== Data rows ==
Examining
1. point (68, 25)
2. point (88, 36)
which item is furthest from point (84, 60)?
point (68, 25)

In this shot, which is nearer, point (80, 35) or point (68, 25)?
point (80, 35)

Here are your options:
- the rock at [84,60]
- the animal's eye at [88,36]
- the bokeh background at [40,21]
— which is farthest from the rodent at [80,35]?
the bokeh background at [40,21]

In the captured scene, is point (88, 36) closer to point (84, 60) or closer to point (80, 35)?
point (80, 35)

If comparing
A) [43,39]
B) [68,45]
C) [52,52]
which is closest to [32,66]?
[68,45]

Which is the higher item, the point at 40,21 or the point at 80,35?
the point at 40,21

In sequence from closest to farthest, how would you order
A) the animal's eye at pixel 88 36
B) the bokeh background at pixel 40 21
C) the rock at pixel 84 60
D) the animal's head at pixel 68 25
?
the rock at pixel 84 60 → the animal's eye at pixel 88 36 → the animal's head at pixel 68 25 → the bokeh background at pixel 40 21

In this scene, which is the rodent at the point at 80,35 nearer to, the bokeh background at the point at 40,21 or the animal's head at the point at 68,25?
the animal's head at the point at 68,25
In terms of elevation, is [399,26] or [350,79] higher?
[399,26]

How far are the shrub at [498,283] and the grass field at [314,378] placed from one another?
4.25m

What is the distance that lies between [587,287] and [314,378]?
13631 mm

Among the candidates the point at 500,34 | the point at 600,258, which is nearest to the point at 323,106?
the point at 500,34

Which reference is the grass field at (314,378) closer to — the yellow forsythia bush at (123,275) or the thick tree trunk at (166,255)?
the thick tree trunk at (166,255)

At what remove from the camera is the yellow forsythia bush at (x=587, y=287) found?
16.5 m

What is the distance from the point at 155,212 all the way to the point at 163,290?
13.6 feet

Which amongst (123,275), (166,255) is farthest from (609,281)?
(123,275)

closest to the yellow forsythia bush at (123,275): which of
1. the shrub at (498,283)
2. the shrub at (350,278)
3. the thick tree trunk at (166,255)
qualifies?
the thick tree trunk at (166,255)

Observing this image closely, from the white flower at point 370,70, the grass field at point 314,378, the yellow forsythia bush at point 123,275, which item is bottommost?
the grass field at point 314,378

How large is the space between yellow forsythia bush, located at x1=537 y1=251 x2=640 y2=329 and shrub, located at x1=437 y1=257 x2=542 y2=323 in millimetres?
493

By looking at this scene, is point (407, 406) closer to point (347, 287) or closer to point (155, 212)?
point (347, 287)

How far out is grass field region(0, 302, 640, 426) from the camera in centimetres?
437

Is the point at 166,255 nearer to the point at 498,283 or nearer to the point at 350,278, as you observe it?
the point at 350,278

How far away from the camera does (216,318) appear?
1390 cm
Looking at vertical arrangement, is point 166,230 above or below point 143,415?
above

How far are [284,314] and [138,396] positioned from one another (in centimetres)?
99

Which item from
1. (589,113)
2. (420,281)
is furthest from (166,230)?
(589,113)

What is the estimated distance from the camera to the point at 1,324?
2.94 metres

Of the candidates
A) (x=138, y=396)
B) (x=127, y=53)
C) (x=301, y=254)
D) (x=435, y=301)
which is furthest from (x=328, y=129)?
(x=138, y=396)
===
> What to work on: Please convert the items above, from the line with "At what remove" through the last line, into a Markdown table with the columns "Number" and "Entry", leaving out blank lines.

> The response:
| Number | Entry |
|---|---|
| 1 | At what remove from the camera is the yellow forsythia bush at (x=587, y=287) found? |
| 2 | 16.5 m |
| 3 | What is the distance from the point at 155,212 all the way to the point at 163,290? |
| 4 | 13.6 feet |
| 5 | Which amongst (123,275), (166,255) is farthest from (609,281)? |
| 6 | (123,275) |
| 7 | closest to the yellow forsythia bush at (123,275): which of |
| 8 | 1. the shrub at (498,283) |
| 9 | 2. the shrub at (350,278) |
| 10 | 3. the thick tree trunk at (166,255) |
| 11 | qualifies? |
| 12 | the thick tree trunk at (166,255) |
| 13 | Observing this image closely, from the white flower at point 370,70, the grass field at point 314,378, the yellow forsythia bush at point 123,275, which item is bottommost? |
| 14 | the grass field at point 314,378 |
| 15 | How large is the space between yellow forsythia bush, located at x1=537 y1=251 x2=640 y2=329 and shrub, located at x1=437 y1=257 x2=542 y2=323 in millimetres? |
| 16 | 493 |
| 17 | By looking at this scene, is point (407, 406) closer to point (347, 287) or closer to point (155, 212)? |
| 18 | point (347, 287) |
| 19 | How far out is grass field region(0, 302, 640, 426) from the camera in centimetres? |
| 20 | 437 |
| 21 | Is the point at 166,255 nearer to the point at 498,283 or nearer to the point at 350,278, as you observe it? |
| 22 | the point at 350,278 |
| 23 | How far away from the camera does (216,318) appear? |
| 24 | 1390 cm |
| 25 | Looking at vertical arrangement, is point 166,230 above or below point 143,415? |
| 26 | above |
| 27 | How far are [284,314] and [138,396] positioned from one another (in centimetres)? |
| 28 | 99 |
| 29 | Which item from |
| 30 | 1. (589,113) |
| 31 | 2. (420,281) |
| 32 | is furthest from (166,230)? |
| 33 | (589,113) |
| 34 | What is the estimated distance from the camera to the point at 1,324? |
| 35 | 2.94 metres |
| 36 | Of the candidates |
| 37 | A) (x=138, y=396) |
| 38 | B) (x=127, y=53) |
| 39 | C) (x=301, y=254) |
| 40 | D) (x=435, y=301) |
| 41 | which is furthest from (x=328, y=129)? |
| 42 | (x=138, y=396) |